──────── DATA ROWS ────────

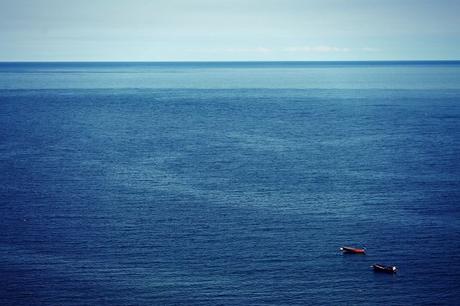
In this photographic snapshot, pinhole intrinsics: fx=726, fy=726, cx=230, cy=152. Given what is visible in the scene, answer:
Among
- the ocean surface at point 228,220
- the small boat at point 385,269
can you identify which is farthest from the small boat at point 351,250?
the small boat at point 385,269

────────

* _WHAT TO PRODUCE_
Rewrite the listing with "ocean surface" changed to "sea surface" and everything else unchanged. Leave out the pictures.

* _COMPLETE OUTPUT_
In this photographic snapshot, pinhole intrinsics: fx=726, fy=726, cx=230, cy=152. Given what is visible in the scene, answer:
Among
- the sea surface at point 228,220
- the small boat at point 385,269
can you identify which is farthest from the small boat at point 351,250?
the small boat at point 385,269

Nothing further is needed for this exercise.